(Zitierter Text)
########
Die von Stararchitekt Mario Botta entworfene Bergstation von Glacier 3000 tut dies. In ihrer Gestaltung erinnert sie an eine im ewigen Eis der Antarktis platzierte Forschungsstation. Eine passende Form also für Wintersportler oder Sommerwanderer, die an der Grenze zum ewigen Eis ihre eigenen Grenzen ausloten wollen.
An Rollstuhlfahrer allerdings wurde – meines Erachtens – bei der Gestaltung des Baus weniger konsequent gedacht. Aber der Reihe nach…
Bei unserer sechsten Erkundungstour waren wir auf dem Scex Rouge, dem Gipfel des zu 'Glacier 3000' gehörenden Wander- und Skigebietes zwischen Gstaad und Les Diablerets, gleich oberhalb des Col du Pillon, wo sich auch die Talstation der Bergbahn befindet.
Unsere Reiseroute führte uns mit dem Zug von Bern via Zweisimmen nach Gstaad und von da aus weiter mit dem Bus auf den Col du Pillon.
Mit der BLS fährt man von Bern problemlos und hindernisfrei bis nach Zweisimmen. Dort gilt es umzusteigen auf den 'Goldenpass' nach Montreux. Dieser Zug fährt mal als Regionalzug, mal als Direktzug in der 'Panoramic'- oder, wie bei uns, in der 'Classic'-Variante auf dieser Strecke. Die 'Classic'-Waggons sind zwar heimelig (siehe Bild oben), aber für Rollstühle untauglich. Entweder man nimmt mit einem Platz im Material-Waggon vorlieb, oder dann wählt man einen anderen Zug aus mit etwas mehr Platz.
In Gstaad erfolgt der Wechsel vom Zug auf das Postauto. Der Bahnhof ist für Rollstuhlfahrer gut eingerichtet – Rollstuhllift für den Ein- und Ausstieg beim Zug (unbedingt reservieren!), Personenlifte auf allen Perrons, schwellenfreie Zugänge zu allen Bereichen des Areals.
In der Bildmitte sehen wir das Bahnhofsgebäude mit den Toiletten (Eurokey!). Hinter dem Gebäude hat es einen grösseren Parkplatz mit zwei separaten Plätzen für Rollstuhl-PW.
Nach rund 30-minütiger Fahrt im Postauto erreichen wir den Col du Pillon und damit die Talstation von Glacier 3000.
Parkplätze für PW hat es da genug, speziell markierte Bereiche für Rollstuhl-PW allerdings haben wir keine gesehen – vielleicht deshalb, weil gerade ein grosser Bereich des Platzes frisch geteert wurde.
Bei der Talstation fanden sich dann auch alle Teilnehmer unserer Expedition auf den Scex Rouge ein – inklusive eines Reporterteams vom 'Télévision Suisse de la Romandie'.
########
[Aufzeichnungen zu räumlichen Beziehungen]
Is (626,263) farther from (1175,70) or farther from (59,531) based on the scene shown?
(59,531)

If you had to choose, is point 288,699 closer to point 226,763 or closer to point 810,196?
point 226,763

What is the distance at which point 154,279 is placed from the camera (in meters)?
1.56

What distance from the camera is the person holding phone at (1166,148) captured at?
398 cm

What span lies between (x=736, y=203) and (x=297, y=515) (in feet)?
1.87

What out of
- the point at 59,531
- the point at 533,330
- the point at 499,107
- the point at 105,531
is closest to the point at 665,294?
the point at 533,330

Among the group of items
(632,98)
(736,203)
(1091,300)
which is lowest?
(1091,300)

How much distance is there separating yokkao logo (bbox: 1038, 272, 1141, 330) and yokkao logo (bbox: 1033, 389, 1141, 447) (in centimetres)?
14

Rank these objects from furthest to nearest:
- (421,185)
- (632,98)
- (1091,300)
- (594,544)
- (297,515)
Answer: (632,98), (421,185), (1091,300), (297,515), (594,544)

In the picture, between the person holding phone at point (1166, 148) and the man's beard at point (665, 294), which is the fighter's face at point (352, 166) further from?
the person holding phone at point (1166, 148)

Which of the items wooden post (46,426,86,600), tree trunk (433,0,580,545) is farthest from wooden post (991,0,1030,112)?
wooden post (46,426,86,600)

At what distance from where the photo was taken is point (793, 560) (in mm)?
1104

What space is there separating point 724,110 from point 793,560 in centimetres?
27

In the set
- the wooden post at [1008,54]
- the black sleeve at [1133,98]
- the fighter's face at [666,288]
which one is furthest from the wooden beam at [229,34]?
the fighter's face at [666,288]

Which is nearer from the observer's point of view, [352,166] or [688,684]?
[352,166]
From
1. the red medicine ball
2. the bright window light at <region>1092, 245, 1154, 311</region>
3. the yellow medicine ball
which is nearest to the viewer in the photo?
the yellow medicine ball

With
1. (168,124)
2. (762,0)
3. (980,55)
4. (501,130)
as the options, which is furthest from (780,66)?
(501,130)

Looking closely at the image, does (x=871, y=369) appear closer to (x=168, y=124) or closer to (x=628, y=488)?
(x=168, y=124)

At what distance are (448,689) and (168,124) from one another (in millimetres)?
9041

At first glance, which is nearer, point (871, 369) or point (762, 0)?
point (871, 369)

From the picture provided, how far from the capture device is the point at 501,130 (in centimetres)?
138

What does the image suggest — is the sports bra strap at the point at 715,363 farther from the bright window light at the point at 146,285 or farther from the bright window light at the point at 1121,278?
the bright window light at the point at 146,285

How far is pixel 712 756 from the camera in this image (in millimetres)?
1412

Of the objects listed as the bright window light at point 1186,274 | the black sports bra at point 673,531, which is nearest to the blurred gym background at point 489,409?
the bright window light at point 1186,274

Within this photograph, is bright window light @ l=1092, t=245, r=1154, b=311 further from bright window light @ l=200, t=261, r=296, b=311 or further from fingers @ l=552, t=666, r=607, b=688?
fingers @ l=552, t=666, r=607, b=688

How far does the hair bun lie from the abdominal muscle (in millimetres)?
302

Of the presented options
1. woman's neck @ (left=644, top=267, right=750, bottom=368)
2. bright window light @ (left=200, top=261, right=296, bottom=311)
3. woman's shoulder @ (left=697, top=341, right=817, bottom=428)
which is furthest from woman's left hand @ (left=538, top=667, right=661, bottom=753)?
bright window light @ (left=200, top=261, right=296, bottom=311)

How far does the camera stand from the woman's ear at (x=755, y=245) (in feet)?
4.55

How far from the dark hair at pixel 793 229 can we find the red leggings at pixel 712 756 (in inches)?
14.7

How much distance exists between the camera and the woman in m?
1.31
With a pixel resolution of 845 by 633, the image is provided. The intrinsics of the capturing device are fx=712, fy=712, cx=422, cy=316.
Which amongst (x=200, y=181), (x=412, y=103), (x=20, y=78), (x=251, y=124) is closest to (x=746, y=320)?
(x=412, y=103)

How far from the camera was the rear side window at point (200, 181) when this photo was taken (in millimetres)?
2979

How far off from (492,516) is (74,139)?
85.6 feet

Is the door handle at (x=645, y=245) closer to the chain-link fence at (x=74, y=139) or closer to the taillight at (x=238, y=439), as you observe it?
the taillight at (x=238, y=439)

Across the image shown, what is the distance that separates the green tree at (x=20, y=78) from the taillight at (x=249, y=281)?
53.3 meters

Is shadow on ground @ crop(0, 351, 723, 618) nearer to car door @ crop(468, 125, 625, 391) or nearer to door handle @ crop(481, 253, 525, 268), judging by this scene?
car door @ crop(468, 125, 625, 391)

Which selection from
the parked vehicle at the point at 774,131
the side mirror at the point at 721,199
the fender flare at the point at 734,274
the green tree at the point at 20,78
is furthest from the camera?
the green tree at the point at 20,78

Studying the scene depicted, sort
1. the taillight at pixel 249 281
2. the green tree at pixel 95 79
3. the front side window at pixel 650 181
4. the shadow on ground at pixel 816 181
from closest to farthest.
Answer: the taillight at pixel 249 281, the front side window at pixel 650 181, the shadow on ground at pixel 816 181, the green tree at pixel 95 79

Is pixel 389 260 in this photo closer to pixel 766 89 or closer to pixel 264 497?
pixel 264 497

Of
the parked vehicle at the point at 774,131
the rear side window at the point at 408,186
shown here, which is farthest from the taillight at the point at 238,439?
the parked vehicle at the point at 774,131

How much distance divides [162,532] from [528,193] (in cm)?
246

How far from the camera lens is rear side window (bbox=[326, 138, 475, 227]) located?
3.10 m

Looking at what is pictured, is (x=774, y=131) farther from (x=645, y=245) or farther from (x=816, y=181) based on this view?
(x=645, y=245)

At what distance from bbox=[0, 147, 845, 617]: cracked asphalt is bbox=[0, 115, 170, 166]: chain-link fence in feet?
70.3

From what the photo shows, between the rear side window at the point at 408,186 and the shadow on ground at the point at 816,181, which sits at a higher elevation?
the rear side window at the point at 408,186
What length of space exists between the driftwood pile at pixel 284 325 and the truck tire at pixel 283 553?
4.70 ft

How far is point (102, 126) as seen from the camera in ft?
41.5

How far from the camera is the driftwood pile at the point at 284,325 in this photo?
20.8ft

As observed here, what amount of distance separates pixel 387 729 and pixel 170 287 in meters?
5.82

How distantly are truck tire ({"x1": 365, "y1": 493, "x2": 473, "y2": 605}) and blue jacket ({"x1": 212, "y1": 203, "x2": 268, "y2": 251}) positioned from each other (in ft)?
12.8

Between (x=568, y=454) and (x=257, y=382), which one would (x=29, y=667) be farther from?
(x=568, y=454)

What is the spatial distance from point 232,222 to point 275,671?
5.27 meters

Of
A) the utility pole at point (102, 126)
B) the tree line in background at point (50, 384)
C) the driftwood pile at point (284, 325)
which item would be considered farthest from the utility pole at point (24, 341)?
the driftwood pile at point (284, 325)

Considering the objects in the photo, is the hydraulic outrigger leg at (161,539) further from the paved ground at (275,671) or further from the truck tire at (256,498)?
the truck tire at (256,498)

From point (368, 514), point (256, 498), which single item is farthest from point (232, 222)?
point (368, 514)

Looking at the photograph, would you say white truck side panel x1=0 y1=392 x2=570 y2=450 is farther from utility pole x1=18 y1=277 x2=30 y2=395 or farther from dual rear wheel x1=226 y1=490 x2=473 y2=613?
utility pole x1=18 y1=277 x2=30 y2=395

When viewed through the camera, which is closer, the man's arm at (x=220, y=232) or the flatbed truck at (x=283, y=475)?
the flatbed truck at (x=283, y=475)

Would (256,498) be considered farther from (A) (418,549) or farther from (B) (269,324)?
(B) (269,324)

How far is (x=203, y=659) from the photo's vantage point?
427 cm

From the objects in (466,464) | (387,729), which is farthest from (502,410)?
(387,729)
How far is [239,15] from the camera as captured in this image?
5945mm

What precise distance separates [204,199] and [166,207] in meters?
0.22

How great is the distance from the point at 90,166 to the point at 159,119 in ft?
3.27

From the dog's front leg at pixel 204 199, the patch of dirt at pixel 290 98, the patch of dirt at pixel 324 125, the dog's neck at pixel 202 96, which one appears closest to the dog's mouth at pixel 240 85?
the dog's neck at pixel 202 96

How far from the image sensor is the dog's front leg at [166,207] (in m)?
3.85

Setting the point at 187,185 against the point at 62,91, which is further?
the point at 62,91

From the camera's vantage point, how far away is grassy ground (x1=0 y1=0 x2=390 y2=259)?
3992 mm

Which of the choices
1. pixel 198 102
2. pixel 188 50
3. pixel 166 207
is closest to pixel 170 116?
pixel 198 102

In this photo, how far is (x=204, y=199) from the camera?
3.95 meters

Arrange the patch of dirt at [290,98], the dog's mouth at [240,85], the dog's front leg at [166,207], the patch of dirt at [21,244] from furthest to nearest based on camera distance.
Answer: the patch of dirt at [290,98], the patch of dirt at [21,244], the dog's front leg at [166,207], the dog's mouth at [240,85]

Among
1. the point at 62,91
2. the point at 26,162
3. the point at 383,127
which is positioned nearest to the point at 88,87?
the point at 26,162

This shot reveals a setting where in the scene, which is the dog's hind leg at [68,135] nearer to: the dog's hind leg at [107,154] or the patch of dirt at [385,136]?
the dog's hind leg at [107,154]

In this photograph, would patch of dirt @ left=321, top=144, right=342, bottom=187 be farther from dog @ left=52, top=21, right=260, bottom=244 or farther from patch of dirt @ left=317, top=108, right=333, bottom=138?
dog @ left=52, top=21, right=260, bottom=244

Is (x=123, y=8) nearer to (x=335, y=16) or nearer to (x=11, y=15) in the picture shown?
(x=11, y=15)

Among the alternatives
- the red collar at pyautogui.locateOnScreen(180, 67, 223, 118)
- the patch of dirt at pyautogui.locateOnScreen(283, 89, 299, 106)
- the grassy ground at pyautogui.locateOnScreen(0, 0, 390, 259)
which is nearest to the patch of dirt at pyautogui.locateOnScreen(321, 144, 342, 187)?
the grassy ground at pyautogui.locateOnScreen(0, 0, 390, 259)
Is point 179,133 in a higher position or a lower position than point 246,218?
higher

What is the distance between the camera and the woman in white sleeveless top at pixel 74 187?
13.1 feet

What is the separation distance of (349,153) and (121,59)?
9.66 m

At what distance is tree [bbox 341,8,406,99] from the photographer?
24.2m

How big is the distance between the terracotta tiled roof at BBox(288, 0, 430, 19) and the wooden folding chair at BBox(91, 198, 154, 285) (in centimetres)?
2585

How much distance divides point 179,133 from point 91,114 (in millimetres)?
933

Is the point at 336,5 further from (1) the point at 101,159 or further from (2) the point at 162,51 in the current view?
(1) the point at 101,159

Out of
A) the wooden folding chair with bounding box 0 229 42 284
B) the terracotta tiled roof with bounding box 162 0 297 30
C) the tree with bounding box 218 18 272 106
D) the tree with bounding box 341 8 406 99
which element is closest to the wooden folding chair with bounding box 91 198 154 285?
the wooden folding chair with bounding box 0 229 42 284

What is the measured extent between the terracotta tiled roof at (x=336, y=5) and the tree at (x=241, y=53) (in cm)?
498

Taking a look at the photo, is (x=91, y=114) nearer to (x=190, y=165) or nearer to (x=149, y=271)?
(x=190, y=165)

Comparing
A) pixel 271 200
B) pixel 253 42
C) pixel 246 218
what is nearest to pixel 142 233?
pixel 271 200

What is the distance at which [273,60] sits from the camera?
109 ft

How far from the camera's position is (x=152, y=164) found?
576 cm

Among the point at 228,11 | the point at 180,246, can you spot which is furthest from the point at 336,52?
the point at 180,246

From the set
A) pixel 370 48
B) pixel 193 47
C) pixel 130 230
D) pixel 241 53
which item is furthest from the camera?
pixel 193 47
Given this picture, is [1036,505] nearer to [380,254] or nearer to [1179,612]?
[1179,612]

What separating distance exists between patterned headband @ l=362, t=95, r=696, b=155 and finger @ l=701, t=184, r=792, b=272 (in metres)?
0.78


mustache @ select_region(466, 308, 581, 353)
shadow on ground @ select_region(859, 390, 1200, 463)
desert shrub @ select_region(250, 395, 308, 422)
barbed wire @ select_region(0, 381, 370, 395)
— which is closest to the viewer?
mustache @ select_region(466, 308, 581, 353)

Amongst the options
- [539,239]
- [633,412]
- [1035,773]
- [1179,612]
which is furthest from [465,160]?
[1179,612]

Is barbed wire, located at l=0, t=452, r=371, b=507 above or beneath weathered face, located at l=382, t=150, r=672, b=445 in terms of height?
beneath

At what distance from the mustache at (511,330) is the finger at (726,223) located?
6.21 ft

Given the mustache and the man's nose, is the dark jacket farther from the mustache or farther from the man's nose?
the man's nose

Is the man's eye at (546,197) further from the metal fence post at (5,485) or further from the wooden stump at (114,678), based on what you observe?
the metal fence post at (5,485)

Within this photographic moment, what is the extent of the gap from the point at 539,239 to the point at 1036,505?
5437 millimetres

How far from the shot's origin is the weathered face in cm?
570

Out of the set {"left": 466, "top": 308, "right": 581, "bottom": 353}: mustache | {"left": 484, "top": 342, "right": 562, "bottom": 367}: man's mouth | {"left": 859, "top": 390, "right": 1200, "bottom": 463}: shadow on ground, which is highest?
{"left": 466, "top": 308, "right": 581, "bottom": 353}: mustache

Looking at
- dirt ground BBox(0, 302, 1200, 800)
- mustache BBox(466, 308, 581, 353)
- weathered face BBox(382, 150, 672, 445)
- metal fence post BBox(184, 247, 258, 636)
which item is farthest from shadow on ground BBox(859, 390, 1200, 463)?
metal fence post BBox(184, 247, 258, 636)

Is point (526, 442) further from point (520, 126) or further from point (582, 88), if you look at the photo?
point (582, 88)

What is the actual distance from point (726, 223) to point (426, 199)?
########
(Aufgaben)
- A) Gib aus dem Text über Glacier 3000 die Passage wörtlich aus, die bei den Worten „In Gstaad erfolgt“ einsetzt und nach den Worten „von Glacier 3000.“ aufhört.
- B) Gib in der Liste die Zeilen ab der Zeile mit „Within this photographic“ bis zum Ende der Liste erneut aus. Ersetze dabei „weathered face“ durch „wrinkled face“ und lass alles andere unverändert.

(Lösungen)
- A)
In Gstaad erfolgt der Wechsel vom Zug auf das Postauto. Der Bahnhof ist für Rollstuhlfahrer gut eingerichtet – Rollstuhllift für den Ein- und Ausstieg beim Zug (unbedingt reservieren!), Personenlifte auf allen Perrons, schwellenfreie Zugänge zu allen Bereichen des Areals.
In der Bildmitte sehen wir das Bahnhofsgebäude mit den Toiletten (Eurokey!). Hinter dem Gebäude hat es einen grösseren Parkplatz mit zwei separaten Plätzen für Rollstuhl-PW.
Nach rund 30-minütiger Fahrt im Postauto erreichen wir den Col du Pillon und damit die Talstation von Glacier 3000.

- B)
Within this photographic moment, what is the extent of the gap from the point at 539,239 to the point at 1036,505?
5437 millimetres

How far from the shot's origin is the wrinkled face in cm?
570

Out of the set {"left": 466, "top": 308, "right": 581, "bottom": 353}: mustache | {"left": 484, "top": 342, "right": 562, "bottom": 367}: man's mouth | {"left": 859, "top": 390, "right": 1200, "bottom": 463}: shadow on ground, which is highest?
{"left": 466, "top": 308, "right": 581, "bottom": 353}: mustache

Looking at
- dirt ground BBox(0, 302, 1200, 800)
- mustache BBox(466, 308, 581, 353)
- wrinkled face BBox(382, 150, 672, 445)
- metal fence post BBox(184, 247, 258, 636)
which item is farthest from shadow on ground BBox(859, 390, 1200, 463)?
metal fence post BBox(184, 247, 258, 636)

Is point (526, 442) further from point (520, 126) or further from point (582, 88), if you look at the photo?
point (582, 88)

What is the actual distance from point (726, 223) to point (426, 199)?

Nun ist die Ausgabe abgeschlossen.